O termo "Economia" aparece muitas vezes na Teologia ("Economia da Salvação", "Economia da revelação"). Mas não tem nada a ver com dinheiro.

Por exemplo, na Constituição Dogmática Dei Verbum (grifos nossos):
2. Aprouve a Deus. na sua bondade e sabedoria, revelar-se a Si mesmo e dar a conhecer o mistério da sua vontade (cfr. Ef. 1,9), segundo o qual os homens, por meio de Cristo, Verbo encarnado, têm acesso ao Pai no Espírito Santo e se tornam participantes da natureza divina (cfr. Ef. 2,18; 2 Ped. 1,4). Em virtude desta revelação, Deus invisível (cfr. Col. 1,15; 1 Tim. 1,17), na riqueza do seu amor fala aos homens como amigos (cfr. Ex. 33, 11; Jo. 15,1415) e convive com eles (cfr. Bar. 3,38), para os convidar e admitir à comunhão com Ele. Esta «economia» da revelação realiza-se por meio de acções e palavras ìntimamente relacionadas entre si, de tal maneira que as obras, realizadas por Deus na história da salvação, manifestam e confirmam a doutrina e as realidades significadas pelas palavras; e as palavras, por sua vez, declaram as obras e esclarecem o mistério nelas contido. 
4. [...] Por isso, Ele, vê-lo a Ele é ver o Pai (cfr. Jo. 14,9), com toda a sua presença e manifestação da sua pessoa, com palavras e obras, sinais e milagres, e sobretudo com a sua morte e gloriosa ressurreição, enfim, com o envio do Espírito de verdade, completa totalmente e confirma com o testemunho divino a revelação, a saber, que Deus está connosco para nos libertar das trevas do pecado e da morte e para nos ressuscitar para a vida eterna. Portanto, a economia cristã, como nova e definitiva aliança, jamais passará [...]
14. A «economia» da salvação de antemão anunciada, narrada e explicada pelos autores sagrados, encontra-se nos livros do Antigo Testamento como verdadeira palavra de Deus. 
15. A «economia» do Antigo Testamento destinava-se sobretudo a preparar, a anunciar profèticamente (cfr. Lc. 24,44; Jo. 5,39; 1 Ped. 1,10) e a simbolizar com várias figuras (cfr. 1 Cor. 10,11) o advento de Cristo, redentor universal, e o do reino messiânico.

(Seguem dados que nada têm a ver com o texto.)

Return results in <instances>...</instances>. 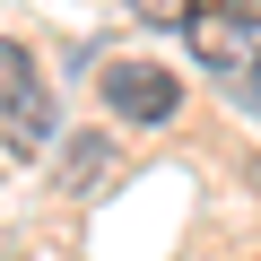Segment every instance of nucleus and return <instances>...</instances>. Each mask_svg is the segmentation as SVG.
<instances>
[{
	"instance_id": "obj_1",
	"label": "nucleus",
	"mask_w": 261,
	"mask_h": 261,
	"mask_svg": "<svg viewBox=\"0 0 261 261\" xmlns=\"http://www.w3.org/2000/svg\"><path fill=\"white\" fill-rule=\"evenodd\" d=\"M96 96H105V113L113 122H140V130H166L174 113H183V87H174V70L166 61H105L96 70Z\"/></svg>"
},
{
	"instance_id": "obj_2",
	"label": "nucleus",
	"mask_w": 261,
	"mask_h": 261,
	"mask_svg": "<svg viewBox=\"0 0 261 261\" xmlns=\"http://www.w3.org/2000/svg\"><path fill=\"white\" fill-rule=\"evenodd\" d=\"M183 35H192V53H200L218 79H244V70L261 61V27H252V18H235V9H218V0H200Z\"/></svg>"
},
{
	"instance_id": "obj_3",
	"label": "nucleus",
	"mask_w": 261,
	"mask_h": 261,
	"mask_svg": "<svg viewBox=\"0 0 261 261\" xmlns=\"http://www.w3.org/2000/svg\"><path fill=\"white\" fill-rule=\"evenodd\" d=\"M113 183H122V148L105 140V130H70V148H61V192L96 200V192H113Z\"/></svg>"
},
{
	"instance_id": "obj_4",
	"label": "nucleus",
	"mask_w": 261,
	"mask_h": 261,
	"mask_svg": "<svg viewBox=\"0 0 261 261\" xmlns=\"http://www.w3.org/2000/svg\"><path fill=\"white\" fill-rule=\"evenodd\" d=\"M27 96H44V79H35V53L0 35V122H9V113H18Z\"/></svg>"
},
{
	"instance_id": "obj_5",
	"label": "nucleus",
	"mask_w": 261,
	"mask_h": 261,
	"mask_svg": "<svg viewBox=\"0 0 261 261\" xmlns=\"http://www.w3.org/2000/svg\"><path fill=\"white\" fill-rule=\"evenodd\" d=\"M200 0H130V18H148V27H192Z\"/></svg>"
},
{
	"instance_id": "obj_6",
	"label": "nucleus",
	"mask_w": 261,
	"mask_h": 261,
	"mask_svg": "<svg viewBox=\"0 0 261 261\" xmlns=\"http://www.w3.org/2000/svg\"><path fill=\"white\" fill-rule=\"evenodd\" d=\"M218 9H235V18H252V27H261V0H218Z\"/></svg>"
},
{
	"instance_id": "obj_7",
	"label": "nucleus",
	"mask_w": 261,
	"mask_h": 261,
	"mask_svg": "<svg viewBox=\"0 0 261 261\" xmlns=\"http://www.w3.org/2000/svg\"><path fill=\"white\" fill-rule=\"evenodd\" d=\"M235 87H244V96H252V105H261V61H252V70H244V79H235Z\"/></svg>"
}]
</instances>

Economia, em sua origem, significa "administração da casa".
Em Teologia, refere-se à ação de Deus em nosso mundo. É Deus atuando para fora de Si, na obra que Ele criou.
"... fala aos homens como a amigos [...] e conversa com eles [...], para os convidar e admitir a participarem da sua comunhão. Esta 'economia' da Revelação executa-se por meio de ações e palavras"
"A Aliança com Noé depois do dilúvio exprime o princípio [início] da Economia divina para as 'nações' [para os outros povos]..."

Então, quando aparecer a expressão "Economia da Salvação", por exemplo, refere-se ao que Deus faz em nosso favor. Antes de criar tudo o que existe, Deus já existia, mas não havia "Economia", pois não havia nada além de Deus mesmo.